**To be done**
Retype the data below word for word, beginning at the line that contains "What object from" and continuing through the end of the data.

--------------------------------------------------

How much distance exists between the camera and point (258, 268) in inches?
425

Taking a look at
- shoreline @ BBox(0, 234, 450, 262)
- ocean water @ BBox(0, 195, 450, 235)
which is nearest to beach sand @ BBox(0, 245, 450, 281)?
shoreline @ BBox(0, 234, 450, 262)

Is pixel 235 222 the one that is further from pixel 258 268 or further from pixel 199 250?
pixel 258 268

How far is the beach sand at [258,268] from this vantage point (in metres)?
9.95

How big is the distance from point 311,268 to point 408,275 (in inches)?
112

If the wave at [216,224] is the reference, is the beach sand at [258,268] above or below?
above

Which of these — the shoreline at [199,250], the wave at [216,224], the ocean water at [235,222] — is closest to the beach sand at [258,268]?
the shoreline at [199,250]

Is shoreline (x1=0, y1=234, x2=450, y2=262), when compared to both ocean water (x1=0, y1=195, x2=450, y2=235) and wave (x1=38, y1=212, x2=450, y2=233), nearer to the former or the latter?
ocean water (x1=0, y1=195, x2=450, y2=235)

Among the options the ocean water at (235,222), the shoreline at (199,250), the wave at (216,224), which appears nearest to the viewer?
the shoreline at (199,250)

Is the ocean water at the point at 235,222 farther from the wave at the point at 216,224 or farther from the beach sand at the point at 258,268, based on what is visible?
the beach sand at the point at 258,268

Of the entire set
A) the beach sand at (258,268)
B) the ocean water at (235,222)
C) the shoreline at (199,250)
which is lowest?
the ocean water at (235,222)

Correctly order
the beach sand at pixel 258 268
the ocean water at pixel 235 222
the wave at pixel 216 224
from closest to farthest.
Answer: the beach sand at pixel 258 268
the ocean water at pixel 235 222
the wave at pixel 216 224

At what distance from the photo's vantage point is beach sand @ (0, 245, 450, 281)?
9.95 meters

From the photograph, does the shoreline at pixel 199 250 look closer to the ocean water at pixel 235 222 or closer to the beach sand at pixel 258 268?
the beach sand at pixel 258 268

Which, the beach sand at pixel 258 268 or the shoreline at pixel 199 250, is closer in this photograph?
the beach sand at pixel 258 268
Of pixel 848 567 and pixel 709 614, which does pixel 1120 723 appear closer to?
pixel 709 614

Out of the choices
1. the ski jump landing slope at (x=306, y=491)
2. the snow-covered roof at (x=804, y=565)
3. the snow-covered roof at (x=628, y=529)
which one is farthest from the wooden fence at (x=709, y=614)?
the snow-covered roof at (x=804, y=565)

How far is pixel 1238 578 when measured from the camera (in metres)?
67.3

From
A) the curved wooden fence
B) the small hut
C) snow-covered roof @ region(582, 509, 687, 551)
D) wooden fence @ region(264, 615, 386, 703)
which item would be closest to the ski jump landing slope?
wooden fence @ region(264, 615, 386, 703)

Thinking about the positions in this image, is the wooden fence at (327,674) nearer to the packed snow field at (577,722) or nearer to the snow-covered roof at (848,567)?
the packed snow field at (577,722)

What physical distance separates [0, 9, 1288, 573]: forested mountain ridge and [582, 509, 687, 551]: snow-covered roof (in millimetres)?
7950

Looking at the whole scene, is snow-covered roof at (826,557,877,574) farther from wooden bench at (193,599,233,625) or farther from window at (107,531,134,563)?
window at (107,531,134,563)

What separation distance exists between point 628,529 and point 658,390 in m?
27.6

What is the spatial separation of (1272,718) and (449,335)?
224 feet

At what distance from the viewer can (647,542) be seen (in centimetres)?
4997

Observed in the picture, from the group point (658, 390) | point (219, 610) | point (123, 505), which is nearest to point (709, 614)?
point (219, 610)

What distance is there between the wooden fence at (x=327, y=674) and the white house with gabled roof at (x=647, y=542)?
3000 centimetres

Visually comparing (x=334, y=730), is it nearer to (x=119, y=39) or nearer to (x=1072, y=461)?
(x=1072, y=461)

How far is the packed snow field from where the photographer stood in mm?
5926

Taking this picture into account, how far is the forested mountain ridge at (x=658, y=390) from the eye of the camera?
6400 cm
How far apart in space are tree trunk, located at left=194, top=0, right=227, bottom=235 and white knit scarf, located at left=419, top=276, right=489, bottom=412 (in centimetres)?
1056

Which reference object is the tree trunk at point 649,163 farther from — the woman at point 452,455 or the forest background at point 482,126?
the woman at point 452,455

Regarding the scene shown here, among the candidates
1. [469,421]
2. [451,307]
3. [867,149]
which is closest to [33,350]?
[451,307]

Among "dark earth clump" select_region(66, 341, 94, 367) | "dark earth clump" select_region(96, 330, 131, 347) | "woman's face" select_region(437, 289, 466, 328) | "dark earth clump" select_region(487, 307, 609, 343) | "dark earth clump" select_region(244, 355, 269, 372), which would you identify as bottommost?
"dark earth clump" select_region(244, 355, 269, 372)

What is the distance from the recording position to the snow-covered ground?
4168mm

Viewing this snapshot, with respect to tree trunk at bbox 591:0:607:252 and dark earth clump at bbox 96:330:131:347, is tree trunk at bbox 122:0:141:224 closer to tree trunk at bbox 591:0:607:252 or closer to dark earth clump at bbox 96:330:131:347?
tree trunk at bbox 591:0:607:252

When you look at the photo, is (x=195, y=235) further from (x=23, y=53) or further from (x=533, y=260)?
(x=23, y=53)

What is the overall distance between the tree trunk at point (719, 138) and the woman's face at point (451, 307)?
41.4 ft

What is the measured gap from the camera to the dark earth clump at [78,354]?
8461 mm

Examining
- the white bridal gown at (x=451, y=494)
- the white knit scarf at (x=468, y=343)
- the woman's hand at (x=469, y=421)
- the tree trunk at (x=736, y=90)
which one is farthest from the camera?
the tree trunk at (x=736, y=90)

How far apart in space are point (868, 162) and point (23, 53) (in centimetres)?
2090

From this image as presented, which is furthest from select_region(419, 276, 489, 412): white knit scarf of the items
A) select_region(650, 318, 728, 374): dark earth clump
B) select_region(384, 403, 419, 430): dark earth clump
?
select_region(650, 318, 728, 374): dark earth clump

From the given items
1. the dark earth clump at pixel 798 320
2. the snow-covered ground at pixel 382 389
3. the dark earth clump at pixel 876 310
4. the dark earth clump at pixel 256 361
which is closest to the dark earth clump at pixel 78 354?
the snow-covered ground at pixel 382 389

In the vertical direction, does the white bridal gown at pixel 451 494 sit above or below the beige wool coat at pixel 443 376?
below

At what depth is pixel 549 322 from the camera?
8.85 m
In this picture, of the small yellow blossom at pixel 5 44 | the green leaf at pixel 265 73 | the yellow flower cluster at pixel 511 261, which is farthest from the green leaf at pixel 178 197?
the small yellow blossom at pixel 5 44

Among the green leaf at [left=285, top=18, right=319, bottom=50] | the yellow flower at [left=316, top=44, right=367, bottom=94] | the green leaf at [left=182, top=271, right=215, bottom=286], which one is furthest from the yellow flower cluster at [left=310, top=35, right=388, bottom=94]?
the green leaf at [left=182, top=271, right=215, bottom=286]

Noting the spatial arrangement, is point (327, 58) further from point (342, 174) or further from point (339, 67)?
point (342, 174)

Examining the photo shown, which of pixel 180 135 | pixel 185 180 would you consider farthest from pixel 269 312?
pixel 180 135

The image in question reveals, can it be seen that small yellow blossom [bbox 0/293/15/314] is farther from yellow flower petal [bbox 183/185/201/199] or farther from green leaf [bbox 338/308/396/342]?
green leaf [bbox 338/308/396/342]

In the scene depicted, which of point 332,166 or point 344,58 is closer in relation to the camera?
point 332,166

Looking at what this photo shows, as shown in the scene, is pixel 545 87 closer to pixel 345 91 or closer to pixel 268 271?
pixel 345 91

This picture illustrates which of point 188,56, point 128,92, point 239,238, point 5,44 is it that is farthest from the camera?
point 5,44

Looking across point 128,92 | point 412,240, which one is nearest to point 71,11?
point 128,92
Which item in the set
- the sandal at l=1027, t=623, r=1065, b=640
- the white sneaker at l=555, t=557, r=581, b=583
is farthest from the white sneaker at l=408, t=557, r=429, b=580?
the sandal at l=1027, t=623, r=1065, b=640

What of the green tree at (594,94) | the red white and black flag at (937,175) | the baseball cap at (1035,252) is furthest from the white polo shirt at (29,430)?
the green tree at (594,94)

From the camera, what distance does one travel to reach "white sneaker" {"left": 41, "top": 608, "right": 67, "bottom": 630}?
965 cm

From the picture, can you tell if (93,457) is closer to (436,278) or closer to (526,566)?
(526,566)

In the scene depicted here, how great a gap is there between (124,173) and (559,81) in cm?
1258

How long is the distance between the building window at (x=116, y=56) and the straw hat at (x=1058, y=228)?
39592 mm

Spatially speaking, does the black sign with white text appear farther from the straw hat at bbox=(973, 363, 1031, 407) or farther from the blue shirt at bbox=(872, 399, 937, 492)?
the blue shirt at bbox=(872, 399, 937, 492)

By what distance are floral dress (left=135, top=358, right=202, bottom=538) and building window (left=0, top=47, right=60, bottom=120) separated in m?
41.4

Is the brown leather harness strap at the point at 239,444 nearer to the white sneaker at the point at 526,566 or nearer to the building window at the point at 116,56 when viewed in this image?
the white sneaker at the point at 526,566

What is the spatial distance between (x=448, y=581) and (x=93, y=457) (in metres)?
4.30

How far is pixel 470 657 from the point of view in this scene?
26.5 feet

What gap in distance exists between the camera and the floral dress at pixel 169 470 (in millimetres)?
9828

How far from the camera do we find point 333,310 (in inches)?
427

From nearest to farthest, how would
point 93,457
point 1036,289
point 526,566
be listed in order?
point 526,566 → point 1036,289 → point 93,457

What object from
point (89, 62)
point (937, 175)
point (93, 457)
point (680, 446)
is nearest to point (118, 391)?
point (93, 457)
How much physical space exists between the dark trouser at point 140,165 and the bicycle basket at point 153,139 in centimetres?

--------------------------------------------------

**Solution for this exercise**
What object from
point (89, 62)
point (937, 175)
point (93, 457)
point (680, 446)
is nearest to point (118, 391)?
point (93, 457)
How much physical space exists between the dark trouser at point 140,165 and the bicycle basket at point 153,139 in centimetres?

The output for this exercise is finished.